| Goal |
Please select every line of the material below that contains the string "instances" and copy each one out.

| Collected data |
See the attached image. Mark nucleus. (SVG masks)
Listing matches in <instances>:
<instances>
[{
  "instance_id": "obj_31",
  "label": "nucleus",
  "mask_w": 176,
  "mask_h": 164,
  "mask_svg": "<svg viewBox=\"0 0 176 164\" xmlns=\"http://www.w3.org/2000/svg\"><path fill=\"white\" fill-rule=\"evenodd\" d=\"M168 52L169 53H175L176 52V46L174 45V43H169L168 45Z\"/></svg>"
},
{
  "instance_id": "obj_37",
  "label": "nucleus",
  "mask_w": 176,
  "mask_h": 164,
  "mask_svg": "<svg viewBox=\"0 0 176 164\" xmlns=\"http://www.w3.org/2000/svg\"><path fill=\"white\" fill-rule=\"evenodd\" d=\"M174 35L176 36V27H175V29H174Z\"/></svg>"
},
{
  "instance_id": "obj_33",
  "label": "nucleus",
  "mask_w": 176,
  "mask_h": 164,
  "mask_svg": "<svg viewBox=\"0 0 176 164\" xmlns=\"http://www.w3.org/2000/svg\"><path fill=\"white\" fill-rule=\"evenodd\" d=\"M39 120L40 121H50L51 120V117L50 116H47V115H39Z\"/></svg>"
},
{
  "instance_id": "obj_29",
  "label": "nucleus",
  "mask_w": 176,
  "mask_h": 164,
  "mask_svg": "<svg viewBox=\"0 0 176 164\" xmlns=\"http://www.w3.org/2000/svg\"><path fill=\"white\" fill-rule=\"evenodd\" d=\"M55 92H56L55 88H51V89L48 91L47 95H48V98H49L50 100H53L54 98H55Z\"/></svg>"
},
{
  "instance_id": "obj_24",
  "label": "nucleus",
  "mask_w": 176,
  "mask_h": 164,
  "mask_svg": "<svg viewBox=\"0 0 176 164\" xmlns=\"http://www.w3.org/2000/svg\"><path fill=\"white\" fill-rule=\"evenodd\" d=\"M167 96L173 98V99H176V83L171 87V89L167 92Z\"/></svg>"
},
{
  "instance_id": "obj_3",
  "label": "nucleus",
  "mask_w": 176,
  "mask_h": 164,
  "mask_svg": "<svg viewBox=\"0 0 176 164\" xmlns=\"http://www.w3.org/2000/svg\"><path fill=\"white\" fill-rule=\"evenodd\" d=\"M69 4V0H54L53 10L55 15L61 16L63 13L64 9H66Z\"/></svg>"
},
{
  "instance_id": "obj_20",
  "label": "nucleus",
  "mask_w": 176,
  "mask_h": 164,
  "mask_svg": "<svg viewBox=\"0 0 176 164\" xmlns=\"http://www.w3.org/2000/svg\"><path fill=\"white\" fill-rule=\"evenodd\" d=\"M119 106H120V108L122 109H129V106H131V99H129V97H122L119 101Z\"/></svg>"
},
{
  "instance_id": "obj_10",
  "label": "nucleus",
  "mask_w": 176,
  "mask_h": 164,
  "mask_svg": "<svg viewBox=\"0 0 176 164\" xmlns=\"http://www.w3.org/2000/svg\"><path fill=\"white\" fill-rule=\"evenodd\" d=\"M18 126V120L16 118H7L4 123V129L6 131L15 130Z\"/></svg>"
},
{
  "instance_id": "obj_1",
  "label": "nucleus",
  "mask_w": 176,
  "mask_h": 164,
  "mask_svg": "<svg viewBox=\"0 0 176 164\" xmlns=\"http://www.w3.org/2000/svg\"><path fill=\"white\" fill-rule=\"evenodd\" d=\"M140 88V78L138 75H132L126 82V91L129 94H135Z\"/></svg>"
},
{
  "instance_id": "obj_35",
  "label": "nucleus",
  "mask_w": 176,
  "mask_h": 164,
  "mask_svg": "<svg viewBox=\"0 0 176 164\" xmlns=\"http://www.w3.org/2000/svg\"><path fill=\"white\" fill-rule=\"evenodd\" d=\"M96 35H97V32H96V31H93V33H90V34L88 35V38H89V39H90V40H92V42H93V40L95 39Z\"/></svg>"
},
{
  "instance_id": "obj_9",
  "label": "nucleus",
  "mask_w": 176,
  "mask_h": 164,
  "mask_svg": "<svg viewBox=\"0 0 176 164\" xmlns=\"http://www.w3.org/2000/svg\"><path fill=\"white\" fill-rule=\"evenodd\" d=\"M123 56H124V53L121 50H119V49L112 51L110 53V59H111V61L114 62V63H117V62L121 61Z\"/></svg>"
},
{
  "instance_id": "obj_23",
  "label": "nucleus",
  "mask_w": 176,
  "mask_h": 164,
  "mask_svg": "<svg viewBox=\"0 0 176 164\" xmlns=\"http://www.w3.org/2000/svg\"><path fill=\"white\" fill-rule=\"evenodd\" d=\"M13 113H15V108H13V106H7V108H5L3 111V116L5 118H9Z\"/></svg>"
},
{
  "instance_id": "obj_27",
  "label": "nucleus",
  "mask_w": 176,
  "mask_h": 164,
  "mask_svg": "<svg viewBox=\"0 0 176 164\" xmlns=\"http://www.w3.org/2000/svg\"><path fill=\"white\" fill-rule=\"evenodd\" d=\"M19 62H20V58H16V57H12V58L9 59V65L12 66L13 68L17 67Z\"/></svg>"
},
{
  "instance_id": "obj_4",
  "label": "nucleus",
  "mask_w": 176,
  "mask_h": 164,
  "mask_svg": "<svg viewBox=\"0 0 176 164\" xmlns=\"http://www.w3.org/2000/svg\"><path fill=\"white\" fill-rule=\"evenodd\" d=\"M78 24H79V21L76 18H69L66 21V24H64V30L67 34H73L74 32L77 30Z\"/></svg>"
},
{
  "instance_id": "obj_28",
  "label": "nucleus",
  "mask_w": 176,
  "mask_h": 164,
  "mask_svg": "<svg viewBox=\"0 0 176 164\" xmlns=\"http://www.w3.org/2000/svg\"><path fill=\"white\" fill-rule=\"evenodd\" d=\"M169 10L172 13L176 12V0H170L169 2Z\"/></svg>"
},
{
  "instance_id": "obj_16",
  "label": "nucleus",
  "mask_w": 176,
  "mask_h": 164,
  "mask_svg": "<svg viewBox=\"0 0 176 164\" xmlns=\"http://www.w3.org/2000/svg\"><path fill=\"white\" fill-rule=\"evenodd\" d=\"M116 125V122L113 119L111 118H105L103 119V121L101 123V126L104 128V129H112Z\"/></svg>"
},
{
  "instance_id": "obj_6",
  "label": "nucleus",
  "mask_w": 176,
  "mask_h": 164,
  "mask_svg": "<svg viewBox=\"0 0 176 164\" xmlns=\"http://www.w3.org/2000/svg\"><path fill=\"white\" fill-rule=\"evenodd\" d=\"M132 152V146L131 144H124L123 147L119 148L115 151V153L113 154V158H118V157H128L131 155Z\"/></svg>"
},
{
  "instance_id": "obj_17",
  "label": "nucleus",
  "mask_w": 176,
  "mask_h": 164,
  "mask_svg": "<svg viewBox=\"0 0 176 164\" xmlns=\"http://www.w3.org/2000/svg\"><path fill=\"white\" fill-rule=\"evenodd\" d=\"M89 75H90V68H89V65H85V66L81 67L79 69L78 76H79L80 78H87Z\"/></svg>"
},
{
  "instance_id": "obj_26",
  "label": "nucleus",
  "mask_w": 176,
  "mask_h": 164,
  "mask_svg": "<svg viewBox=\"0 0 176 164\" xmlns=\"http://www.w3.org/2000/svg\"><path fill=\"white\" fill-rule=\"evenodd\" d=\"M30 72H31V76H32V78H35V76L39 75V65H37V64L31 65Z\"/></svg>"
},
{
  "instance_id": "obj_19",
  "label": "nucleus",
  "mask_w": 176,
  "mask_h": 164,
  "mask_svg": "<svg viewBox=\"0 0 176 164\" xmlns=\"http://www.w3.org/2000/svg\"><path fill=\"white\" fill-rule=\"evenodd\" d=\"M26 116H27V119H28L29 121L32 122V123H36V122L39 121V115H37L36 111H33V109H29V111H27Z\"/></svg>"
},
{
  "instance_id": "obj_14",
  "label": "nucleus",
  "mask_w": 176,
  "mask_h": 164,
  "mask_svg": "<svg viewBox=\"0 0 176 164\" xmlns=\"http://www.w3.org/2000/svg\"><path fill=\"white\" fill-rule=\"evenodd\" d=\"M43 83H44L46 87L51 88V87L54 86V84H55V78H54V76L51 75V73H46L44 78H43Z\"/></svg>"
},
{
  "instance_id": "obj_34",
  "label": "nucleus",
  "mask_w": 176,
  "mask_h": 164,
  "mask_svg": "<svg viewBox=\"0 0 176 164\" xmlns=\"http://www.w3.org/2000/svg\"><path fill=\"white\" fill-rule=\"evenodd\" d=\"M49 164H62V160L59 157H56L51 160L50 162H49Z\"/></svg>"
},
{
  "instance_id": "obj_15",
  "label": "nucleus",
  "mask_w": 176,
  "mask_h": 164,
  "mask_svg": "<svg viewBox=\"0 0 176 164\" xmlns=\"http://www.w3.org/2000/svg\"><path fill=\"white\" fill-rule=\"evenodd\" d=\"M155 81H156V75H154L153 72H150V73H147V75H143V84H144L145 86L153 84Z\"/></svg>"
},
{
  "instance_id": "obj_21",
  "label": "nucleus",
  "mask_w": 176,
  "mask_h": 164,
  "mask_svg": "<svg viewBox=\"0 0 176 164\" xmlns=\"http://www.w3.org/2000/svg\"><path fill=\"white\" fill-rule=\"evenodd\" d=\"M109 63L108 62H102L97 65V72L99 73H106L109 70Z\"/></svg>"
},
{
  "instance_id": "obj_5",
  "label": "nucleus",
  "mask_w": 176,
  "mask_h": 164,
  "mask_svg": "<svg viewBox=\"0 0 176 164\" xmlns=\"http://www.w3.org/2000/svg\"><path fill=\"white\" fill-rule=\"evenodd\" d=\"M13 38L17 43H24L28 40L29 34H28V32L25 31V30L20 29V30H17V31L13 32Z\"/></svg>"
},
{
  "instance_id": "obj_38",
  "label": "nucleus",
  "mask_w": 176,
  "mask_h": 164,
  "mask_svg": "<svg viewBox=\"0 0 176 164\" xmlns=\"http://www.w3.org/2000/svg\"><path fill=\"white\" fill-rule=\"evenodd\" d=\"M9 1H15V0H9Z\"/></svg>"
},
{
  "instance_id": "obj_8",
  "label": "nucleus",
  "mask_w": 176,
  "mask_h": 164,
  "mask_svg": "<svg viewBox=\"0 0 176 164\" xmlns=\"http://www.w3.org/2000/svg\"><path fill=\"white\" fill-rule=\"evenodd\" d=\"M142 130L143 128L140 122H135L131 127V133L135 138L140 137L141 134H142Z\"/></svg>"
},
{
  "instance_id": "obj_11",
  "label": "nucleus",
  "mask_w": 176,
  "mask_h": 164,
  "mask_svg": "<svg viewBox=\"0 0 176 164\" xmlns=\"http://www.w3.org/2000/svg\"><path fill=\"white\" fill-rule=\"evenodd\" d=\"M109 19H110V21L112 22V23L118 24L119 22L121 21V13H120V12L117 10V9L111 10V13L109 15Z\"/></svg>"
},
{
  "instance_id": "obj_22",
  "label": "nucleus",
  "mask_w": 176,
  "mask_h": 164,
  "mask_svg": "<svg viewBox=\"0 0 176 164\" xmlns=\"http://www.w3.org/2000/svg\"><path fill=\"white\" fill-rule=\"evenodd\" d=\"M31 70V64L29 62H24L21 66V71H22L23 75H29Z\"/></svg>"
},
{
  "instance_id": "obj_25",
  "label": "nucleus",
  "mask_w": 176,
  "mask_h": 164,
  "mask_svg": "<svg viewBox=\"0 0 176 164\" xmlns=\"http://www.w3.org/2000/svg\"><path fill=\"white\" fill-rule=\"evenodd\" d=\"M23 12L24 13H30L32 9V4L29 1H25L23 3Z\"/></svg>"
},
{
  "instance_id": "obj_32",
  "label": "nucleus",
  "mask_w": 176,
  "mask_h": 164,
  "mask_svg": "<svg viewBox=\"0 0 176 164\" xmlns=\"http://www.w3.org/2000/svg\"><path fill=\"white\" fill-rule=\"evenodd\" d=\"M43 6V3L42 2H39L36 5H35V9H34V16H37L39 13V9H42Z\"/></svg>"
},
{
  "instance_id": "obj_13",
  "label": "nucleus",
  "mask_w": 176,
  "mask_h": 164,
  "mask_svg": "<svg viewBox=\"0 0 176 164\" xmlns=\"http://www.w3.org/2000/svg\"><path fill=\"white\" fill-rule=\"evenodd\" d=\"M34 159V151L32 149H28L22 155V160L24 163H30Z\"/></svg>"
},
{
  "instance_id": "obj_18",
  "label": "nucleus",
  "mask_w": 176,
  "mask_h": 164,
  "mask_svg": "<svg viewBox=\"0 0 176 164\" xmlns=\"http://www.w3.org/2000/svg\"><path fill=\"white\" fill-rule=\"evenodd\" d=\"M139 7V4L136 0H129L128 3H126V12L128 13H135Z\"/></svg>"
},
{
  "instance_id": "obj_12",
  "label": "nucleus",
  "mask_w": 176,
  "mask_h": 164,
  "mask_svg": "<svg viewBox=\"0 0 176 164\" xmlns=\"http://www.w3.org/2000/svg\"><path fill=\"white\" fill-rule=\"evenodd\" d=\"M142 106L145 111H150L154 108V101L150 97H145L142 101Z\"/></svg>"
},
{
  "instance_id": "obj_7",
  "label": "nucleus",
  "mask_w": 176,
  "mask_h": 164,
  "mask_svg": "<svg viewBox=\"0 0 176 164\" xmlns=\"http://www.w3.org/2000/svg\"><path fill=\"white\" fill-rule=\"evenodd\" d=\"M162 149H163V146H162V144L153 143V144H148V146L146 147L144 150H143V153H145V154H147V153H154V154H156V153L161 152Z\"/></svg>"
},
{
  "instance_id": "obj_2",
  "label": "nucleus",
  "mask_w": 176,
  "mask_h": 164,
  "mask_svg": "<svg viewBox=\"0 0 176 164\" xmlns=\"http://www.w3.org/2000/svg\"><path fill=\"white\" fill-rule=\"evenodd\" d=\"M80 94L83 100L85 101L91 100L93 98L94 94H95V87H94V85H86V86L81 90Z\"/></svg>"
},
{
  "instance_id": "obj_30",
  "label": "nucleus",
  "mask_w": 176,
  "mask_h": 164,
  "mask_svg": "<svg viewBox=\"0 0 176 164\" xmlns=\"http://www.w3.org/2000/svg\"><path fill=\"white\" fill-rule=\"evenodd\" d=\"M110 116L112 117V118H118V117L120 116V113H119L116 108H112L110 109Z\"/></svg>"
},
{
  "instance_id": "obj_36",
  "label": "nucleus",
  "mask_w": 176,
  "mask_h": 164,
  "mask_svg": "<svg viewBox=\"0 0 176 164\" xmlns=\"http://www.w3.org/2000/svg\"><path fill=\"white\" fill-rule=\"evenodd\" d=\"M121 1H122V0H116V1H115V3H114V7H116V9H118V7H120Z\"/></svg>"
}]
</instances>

| Exercise result |
Listing matches in <instances>:
<instances>
</instances>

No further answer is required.